Hawaii is picking a new governor to replace term-limited Democrat David Ige. The lieutenant governor, Josh Green, is seen as the favorite.

Key races: None

1 a.m.

All of Alaska

The final polls to close are in the Aleutian Islands, bringing an end to voting in this year’s midterms.

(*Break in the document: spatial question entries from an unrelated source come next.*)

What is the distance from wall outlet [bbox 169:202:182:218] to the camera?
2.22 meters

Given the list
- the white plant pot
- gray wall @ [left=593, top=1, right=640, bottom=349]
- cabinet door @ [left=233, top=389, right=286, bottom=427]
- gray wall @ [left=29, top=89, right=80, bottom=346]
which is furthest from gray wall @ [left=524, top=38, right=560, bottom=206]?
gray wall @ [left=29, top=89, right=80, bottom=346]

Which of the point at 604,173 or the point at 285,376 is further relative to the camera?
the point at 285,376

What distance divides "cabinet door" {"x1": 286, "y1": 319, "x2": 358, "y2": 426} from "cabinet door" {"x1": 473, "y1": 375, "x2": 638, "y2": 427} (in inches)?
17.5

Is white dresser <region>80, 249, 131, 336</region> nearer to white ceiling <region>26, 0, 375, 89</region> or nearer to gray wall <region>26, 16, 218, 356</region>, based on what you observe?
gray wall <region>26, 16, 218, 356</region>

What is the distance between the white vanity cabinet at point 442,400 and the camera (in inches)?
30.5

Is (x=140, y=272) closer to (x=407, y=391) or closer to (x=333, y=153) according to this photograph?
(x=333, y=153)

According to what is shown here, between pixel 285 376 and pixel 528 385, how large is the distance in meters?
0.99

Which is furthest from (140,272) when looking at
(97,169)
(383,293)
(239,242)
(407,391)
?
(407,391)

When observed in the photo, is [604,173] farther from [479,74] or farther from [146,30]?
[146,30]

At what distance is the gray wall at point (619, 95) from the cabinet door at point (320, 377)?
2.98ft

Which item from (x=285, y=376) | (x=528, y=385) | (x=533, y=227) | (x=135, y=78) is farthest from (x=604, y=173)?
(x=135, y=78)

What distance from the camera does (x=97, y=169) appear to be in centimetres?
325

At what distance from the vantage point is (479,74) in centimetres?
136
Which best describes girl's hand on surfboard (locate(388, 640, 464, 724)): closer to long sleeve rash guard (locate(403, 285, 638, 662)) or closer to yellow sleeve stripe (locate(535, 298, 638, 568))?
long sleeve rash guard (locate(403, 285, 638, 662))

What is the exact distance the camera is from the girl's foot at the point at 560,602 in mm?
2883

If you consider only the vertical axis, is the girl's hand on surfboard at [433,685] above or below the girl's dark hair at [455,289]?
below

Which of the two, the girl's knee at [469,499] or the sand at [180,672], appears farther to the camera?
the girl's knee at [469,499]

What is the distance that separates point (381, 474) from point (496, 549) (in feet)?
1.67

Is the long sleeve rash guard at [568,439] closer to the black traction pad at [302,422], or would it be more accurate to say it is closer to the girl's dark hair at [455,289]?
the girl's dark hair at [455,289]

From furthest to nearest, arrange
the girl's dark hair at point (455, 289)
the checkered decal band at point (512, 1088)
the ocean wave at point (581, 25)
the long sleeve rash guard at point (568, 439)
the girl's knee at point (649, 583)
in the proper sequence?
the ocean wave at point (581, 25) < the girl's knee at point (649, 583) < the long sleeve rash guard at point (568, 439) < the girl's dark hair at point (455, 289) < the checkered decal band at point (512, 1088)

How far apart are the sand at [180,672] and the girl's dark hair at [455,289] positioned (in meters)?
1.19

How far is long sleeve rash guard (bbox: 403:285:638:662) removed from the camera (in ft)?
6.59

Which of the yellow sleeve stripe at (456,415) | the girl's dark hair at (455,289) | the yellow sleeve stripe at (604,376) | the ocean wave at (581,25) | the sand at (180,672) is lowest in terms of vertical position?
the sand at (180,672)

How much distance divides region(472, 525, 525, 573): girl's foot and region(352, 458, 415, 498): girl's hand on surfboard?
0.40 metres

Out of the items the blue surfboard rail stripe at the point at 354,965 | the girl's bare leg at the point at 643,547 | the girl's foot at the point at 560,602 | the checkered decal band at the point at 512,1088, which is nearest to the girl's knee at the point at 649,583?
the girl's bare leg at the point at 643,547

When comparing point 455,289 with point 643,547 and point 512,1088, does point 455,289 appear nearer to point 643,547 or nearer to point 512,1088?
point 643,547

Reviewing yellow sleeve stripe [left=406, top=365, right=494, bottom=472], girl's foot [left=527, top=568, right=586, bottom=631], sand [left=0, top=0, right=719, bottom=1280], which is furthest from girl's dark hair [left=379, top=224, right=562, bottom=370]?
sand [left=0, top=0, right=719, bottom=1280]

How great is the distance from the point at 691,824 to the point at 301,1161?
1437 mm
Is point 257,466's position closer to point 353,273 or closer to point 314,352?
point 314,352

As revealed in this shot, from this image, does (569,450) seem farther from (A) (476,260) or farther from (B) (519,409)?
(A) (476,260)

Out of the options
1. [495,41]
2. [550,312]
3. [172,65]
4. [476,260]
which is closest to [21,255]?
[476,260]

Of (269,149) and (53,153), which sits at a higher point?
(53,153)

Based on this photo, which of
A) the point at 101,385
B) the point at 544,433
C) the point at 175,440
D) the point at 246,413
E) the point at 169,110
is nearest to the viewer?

Alaska’s Senate race is rated “Solid Republican,” but that doesn’t mean it lacks for drama. GOP Sen. Lisa Murkowski is facing a stiff challenge from Trump-backed opponent Kelly Tshibaka, who has taken issue with the incumbent’s moderate votes, including to convict the former president in his impeachment trial last year.

Then there’s the state’s lone congressional seat, which — after the results of a special election in August — is now represented by a Democrat for the first time in roughly 50 years. Democratic Rep. Mary Peltola is looking to replicate her victory over Republicans Sarah Palin and Nick Begich in the general election.

But both the Senate and House races may take a while to resolve. Alaska’s vast land mass and remote settlements makes it slow to count the vote, and its new four-candidate, ranked-choice general elections mean it could take weeks if races lack majority winners.

The ranked-choice tabulations, if necessary, are scheduled for the day before Thanksgiving.